Cellular wireless communications systems, for example, are designed to serve multiple wireless-enabled devices distributed over a large geographic area by dividing the area into regions called “cells” or “cell areas”. At or near the center of each cell area, a network-side access device (e.g., an access point or base station) is located to serve client devices located in the cell area and commonly referred to as “access terminals” (“ATs”) or user equipment (“UEs”). Examples of ATs or UEs include wireless-enabled devices such as cellular telephones, laptops, personal digital assistants (PDAs), and/or other user equipment (e.g., mobile devices). An access terminal generally establishes a call, also referred to as a “communication session,” with an access point to communicate with other entities (e.g., servers) in the network.

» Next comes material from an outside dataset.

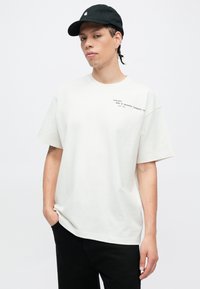 Biała bawełniana koszulka z krótkim rękawem i luźnym krojem, z nadrukowanym tekstem na przodzie. W zestawie czarna czapka i czarne spodnie.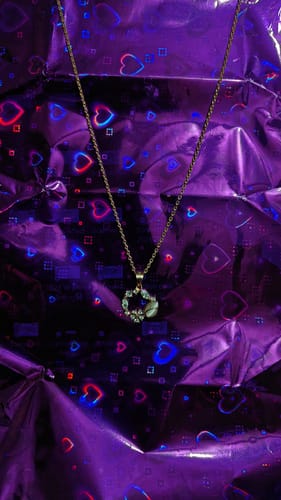 Customer's Rose Gold Drop Wreath Pendant with its link chain, shown against a shiny, purple holographic background.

Mobile wireless cellular networks (e.g. UMTS/WCDMA) have been implemented and are in operation globally. However, the coverage of those 2G/3G macro networks is often poor which causes call disruption to customers at home and inside buildings. The home base station (sometimes referred to as Home NodeB (“HNB”) or Femtocell Access Points “FAP”) is a solution to the indoor coverage problem providing complementary indoor coverage to 2G/3G macro networks for service continuity; moreover, it also acts as a new service platform to enable mobile wireless broadband applications and home entertainment.
A common problem in a lightly coordinated cellular network (e.g., a macro-Femto mixed network) is that cells do not have sufficient and accurate knowledge about their neighbors. So, ambiguity is created in (target) cell identification for a UE in active mode which can disrupt activities such as hand-over towards FAPs. For example, such identification ambiguity may cause inaccuracy and excessive failures in hand-over attempts for a UE in active mode.
Various proposals have been made concerning methods for hand-overs into Femto networks. The proposals include a method for identifying the hand-over target by using the Primary Scrambling Code (PSC), and a method for identifying the hand-over target by identifying an umbrella macro cell. However, many of these proposals are based on shared and ambiguous target identifiers and consequently still cause excessive hand-over failure and unwanted signaling. For instance, in some conventional systems, hundreds of simultaneous hand-ins are attempted in hopes of getting correctly identifying the desired target cell. This approach unnecessarily wastes network resources.